While stillage coming out of the fermentation vessel is extremely rich in potentially valuable biochemicals, Tate says by the time money is invested in separating those into a pure form to sell them, producers may not even break even. So J. Jireh Holdings began looking at what can be economically separated to produce added profits for the ethanol producer, what was problematic, and what could be addressed using the company’s pulse combustion drying technology. “And looking at it from that perspective is how we developed our DDS process,” Tate says. “The CDS, a concentrated solution, was already being produced at ethanol plants. This is a product stream that is already separate. What we found and developed is operating parameters for our pulse combustion dryers that allow us to dry condensed distillers syrup. We have looked at material that is anywhere from about 20 percent solids up to 40 percent solids; we’ve looked at material that is produced in a conventional dry mill corn ethanol plant with no other extractions; we’ve looked at material from dry mill corn ethanol plants where the corn oil is extracted resulting in a reduced fat condensed distillers product that we have dried; and we’ve also looked at the condensed solubles that come out of a dry mill ethanol plant that’s using milo or grain sorghum as a feedstock. We’ve looked at all of those and have produced a dry DDS product from all of those things.”

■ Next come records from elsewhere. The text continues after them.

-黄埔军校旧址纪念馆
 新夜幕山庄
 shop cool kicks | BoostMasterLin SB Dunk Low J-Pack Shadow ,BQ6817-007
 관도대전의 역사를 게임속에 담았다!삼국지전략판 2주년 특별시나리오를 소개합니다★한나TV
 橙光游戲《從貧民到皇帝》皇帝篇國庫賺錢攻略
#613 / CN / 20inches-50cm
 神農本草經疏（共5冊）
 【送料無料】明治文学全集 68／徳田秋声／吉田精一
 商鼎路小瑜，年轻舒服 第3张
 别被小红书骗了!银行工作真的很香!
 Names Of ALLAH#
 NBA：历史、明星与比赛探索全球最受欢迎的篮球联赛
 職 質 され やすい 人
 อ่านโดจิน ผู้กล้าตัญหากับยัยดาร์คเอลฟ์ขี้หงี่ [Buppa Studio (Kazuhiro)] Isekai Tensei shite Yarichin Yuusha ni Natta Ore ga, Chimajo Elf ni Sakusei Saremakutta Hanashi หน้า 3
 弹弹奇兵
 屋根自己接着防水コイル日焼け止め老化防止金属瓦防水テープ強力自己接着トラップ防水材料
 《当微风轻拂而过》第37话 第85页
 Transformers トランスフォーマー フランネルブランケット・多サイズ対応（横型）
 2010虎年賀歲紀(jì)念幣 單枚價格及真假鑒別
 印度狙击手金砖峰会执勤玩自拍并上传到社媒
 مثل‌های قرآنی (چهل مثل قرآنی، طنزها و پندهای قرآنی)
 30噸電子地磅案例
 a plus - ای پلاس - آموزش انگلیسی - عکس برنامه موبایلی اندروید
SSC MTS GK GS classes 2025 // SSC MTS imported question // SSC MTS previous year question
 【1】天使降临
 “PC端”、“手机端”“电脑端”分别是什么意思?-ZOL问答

Tate also found that by using DDS as a sustained release carrier system, one could take advantage of the material and chemical properties of the DDS. “When subjected to a little heat and pressure, the dried distillers solubles will polymerize and form a hard durable pellet that’s still biodegradable and breaks down all the time,” Tate says. “Our ability to adjust how hard those pellets are allows us to adjust how quickly they degrade and release material. So we can then put active ingredients with the condensed distillers solubles as a liquid, pulse dry it and have a completely incorporated product, pelletize it, adjust our pelleting to be a harder or softer pellet or maybe a mix of hard and soft pellets and produce a sustained release lawn and garden pest control product,” Tate says. “We’ve developed sample products using this technology for control of slugs, snails, ants and mosquitoes. We’re also working with a couple of companies in the area of nuisance animal repellent.” The sustained release system can also work well to attract animals, such as deer.